Avalanche at Wild
The Minnesota Wild are fighting for their playoff lives and try for a fourth consecutive victory when they host the Colorado Avalanche on Sunday. It seemed Minnesota was destined to earn one point Friday against Dallas but Joel Eriksson Ek scored his second goal of the game with 27 seconds remaining to give the Wild a 3-2 victory and plenty of momentum heading into their Central Division battle with Colorado.
"These are important points for us," Eriksson Ek told reporters after recording the first two-goal game of his career. "We have to put more games together and keep winning, and this was a step in the right direction." The Avalanche on Saturday won their third straight and sixth in the last seven games, coming from behind to defeat the red-hot Blue Jackets in Columbus on Nathan MacKinnon's goal with 4:34 remaining. Colorado moved to within five points of first-place St. Louis in the Central while one point ahead of Dallas and seven in front of fourth-place Winnipeg with three games in hand on the Jets. The Wild won the last two meetings after the Avalanche took the season's first encounter as Minnesota defenseman Ryan Suter (two goals, three assists) and Colorado rookie blueliner Cale Makar (two and two) were big producers in the three games.

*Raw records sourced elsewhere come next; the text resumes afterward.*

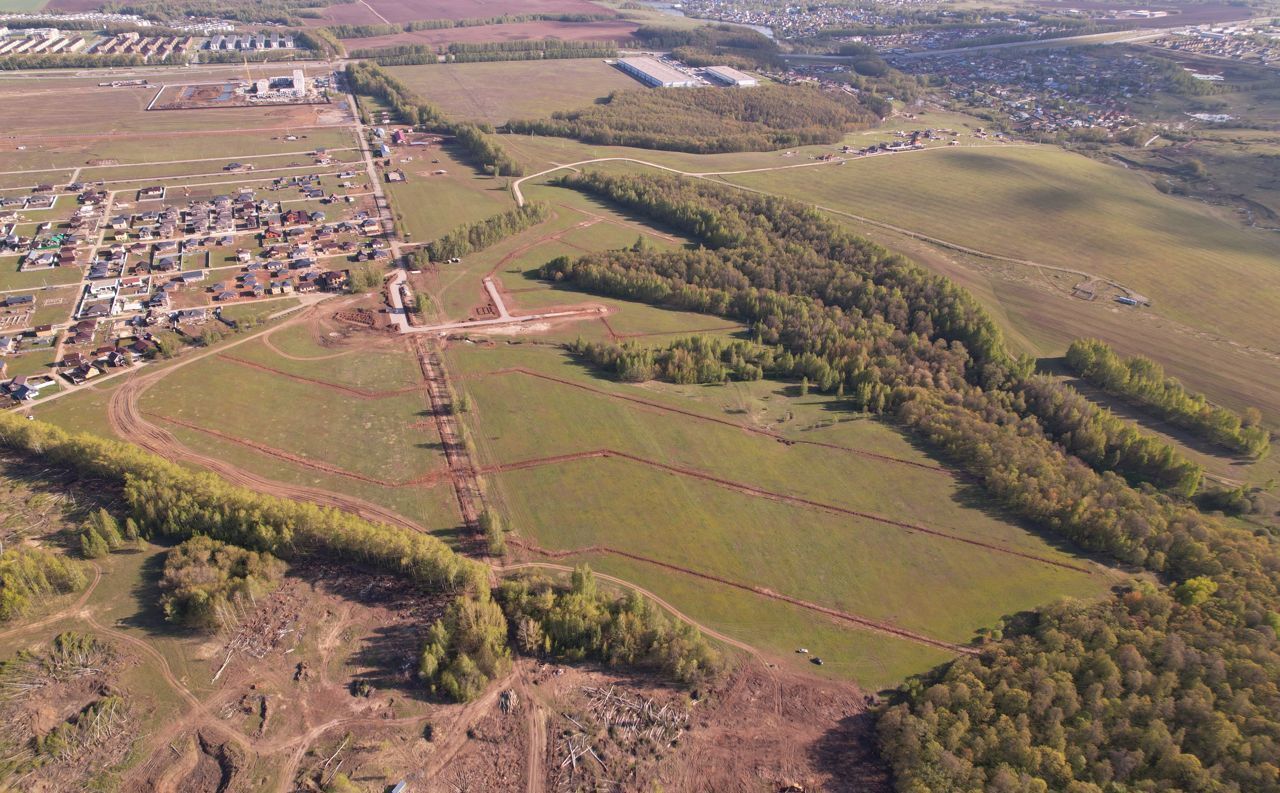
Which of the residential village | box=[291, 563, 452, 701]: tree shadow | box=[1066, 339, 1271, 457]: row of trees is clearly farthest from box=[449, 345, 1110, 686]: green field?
the residential village

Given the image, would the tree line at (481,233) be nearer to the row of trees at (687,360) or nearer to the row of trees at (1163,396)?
the row of trees at (687,360)

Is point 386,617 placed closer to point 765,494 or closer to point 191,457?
point 191,457

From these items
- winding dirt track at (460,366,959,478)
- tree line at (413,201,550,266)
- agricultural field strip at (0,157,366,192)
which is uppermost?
agricultural field strip at (0,157,366,192)

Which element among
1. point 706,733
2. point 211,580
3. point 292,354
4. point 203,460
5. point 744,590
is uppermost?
point 292,354

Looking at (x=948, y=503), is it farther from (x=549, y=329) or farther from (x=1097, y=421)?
(x=549, y=329)

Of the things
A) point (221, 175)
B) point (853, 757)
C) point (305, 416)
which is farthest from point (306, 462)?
point (221, 175)

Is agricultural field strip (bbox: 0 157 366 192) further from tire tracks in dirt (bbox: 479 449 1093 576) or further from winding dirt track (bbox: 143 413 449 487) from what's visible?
tire tracks in dirt (bbox: 479 449 1093 576)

TIME: 7:30 p.m. ET. TV: NBC Sports Network
ABOUT THE AVALANCHE (31-16-6): MacKinnon leads the team with 31 goals and 75 points - fourth-most in the league. Nazem Kadri has four of his 19 goals and seven of his 35 points in the last five games after tying Saturday's contest with 8:15 remaining. Pavel Francouz (12-4-2, .924 save percentage) is expected to make his first start in goal since Jan. 20 after Philipp Grubauer made 31 saves versus Columbus.
ABOUT THE WILD (26-22-6): Eric Staal paces the club with 39 points but recorded only one in four games since the All-Star break. Kevin Fiala (33 points) had an assist Friday and has three goals and five points in his last three games. Suter (38 points) has an assist in each of his last three games while Zach Parise, who played his 1,000th game Friday, leads the team with 20 goals.
OVERTIME
1. Minnesota has yielded three power-play goals in the last two games - six in the past four - and has the league's worst penalty-killing unit at 73.8 percent.
2. Colorado is the highest-scoring team in the NHL at 3.66 goals per game.
3. The Wild are a division-worst minus-11 while the Avalanche are a Western Conference-best plus-42.